Starting in the office of some nondescript Japanese company, Narumi Momose is hoping to blend in and hide her fujoshi lifestyle from her coworkers. Dumped by past boyfriends because of her hobby she feels some unwarranted shame, yet still hopes no one at her new job finds out her secret. However, running into the handsome game otaku Hirotaka Nifuji causes those plans to unravel. Along with their fellow employees, cosplayer Hanako Koyanagi and boyfriend Taro Kabakura, they navigate the ups and downs of being in love while also being otaku.
What’s been so refreshing about Wotakoi is that these otaku are never depicted as people who sit around home and waste away, nor does it treat their otaku habits as punching bag. They are adults, they work, they’re in relationships, and they do things like go out to drink after work. It’s incredibly relatable, they might have a game night together or they might go out to have a beer or go to a café. Sometimes days are filled with both activities. It’s in this depiction of otaku that Wotakoi presents a very genuine experience. It’s optimistic, while love is hard for otaku as the title implies it is also rewarding and the characters are happier for being together.
The adventures of Wotakoi’s four core characters take up the majority of the show’s time. We’ve gotten plenty of development and attention paid to the ups and downs of the two main relationships. Hirotaka’s brother, Naoya, is a supporting character who shows up in a few episodes. His role has been that of cheerleader. He wants his brother to be happy. Beyond that there hasn’t really been another character introduced with a continuing role. In that sense, the show can feel seem a bit monotonous to the outside observer. But, it’s all about the scenarios the main characters get involved in that make each episode so fluid and enjoyable. These are relatable events with real characters, but not to the extent of mirroring our own lives. Wotakoi has given its own characters enough of a distinctive personality where we can watch as a viewer and feel detached, while reflecting on the episode later makes us remember a time almost exactly like that.

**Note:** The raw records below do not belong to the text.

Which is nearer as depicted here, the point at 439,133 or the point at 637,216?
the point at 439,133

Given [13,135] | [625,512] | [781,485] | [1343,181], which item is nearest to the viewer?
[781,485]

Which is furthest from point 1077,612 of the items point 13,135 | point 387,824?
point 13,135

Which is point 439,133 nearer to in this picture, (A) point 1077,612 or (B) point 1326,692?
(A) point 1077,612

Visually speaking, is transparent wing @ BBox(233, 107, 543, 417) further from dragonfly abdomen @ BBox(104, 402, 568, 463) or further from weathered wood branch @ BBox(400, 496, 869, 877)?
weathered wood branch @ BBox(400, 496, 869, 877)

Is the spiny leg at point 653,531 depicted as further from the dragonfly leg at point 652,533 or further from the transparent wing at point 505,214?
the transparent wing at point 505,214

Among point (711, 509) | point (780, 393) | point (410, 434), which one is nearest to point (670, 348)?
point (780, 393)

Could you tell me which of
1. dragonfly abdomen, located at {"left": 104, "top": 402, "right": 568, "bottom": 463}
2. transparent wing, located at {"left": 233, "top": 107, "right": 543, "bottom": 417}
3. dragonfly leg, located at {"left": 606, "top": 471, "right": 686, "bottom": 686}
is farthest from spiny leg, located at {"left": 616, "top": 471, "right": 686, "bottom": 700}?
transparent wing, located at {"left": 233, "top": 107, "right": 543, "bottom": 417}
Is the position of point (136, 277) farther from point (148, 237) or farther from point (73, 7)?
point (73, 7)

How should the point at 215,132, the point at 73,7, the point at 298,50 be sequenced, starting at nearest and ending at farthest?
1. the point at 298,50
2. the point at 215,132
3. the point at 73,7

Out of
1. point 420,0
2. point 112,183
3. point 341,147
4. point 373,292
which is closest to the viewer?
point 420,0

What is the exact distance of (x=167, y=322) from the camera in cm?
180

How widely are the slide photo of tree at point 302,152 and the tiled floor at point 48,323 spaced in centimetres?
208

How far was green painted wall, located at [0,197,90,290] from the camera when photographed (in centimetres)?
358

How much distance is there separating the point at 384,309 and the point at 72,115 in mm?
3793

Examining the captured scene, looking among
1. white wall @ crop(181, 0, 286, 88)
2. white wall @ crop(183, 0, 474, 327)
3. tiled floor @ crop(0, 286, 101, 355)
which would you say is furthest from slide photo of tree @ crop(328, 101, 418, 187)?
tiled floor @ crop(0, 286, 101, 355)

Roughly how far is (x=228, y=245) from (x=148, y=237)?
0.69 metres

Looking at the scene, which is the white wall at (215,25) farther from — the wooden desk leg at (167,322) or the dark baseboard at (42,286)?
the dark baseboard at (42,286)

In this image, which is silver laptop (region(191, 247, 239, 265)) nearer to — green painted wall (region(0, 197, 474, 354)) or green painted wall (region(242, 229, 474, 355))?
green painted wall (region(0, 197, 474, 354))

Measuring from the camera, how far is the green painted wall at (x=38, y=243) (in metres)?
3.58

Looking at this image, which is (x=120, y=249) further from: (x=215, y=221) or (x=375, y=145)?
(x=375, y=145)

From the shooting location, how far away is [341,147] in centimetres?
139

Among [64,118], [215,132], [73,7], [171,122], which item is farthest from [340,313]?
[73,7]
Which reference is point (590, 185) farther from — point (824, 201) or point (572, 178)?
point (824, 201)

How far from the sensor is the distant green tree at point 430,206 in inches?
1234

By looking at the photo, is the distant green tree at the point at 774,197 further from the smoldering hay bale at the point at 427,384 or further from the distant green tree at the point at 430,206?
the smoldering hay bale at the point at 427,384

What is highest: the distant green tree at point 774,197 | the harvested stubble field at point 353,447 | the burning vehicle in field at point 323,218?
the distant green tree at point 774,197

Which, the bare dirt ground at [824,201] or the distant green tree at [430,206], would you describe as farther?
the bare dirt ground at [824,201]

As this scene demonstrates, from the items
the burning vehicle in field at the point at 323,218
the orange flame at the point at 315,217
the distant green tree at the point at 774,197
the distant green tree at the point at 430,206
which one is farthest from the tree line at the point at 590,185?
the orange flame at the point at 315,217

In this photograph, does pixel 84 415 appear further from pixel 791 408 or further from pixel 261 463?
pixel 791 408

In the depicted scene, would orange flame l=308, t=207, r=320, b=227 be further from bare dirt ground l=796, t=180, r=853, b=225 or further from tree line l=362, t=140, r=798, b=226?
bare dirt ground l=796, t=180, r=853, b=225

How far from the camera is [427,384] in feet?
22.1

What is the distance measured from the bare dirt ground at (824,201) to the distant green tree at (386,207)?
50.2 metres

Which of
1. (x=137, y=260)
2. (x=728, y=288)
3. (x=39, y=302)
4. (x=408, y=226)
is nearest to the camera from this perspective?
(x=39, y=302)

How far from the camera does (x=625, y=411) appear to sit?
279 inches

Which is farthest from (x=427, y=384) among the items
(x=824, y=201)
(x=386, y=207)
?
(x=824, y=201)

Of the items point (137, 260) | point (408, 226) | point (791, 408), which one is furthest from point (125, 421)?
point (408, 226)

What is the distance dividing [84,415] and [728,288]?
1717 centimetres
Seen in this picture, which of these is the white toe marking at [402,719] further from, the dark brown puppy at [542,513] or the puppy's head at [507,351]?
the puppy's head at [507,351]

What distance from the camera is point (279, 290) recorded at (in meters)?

A downside of a show so focused on just a few characters is that we sometimes need more dramatic arcs. But this is a pure romantic comedy, and as a result we don’t see enough of that. Both relationships have their own progressions, but for the individual characters there sadly haven’t been a lot of developmental arcs. And there isn’t an overarching plot that’s carrying with us through the entire show. These are short adventures, and they build into each other slightly but not with the dramatic force a stronger narrative would. I must stress these are minor flaws, and flaws often inherent to shows similar to Wotakoi.
Overall, Wotakoi is at worst a pleasant break from the endless wave of anime about otaku that laugh at otaku. There aren’t many attempts made at cringe humor. Instead its comedy is derived from the individual circumstances each character brings to an episode. We laugh along with the episodes, either because we’ve been there before or because each character is so enjoyable to watch. For any adult otaku this is a show I’d classify as a must-watch. And for any younger otaku, well you’ll get a kick out of it too seeing how people don’t really ever truly grow up.
Wotakoi: Love is Hard for Otaku is currently being simulcast on Amazon Prime.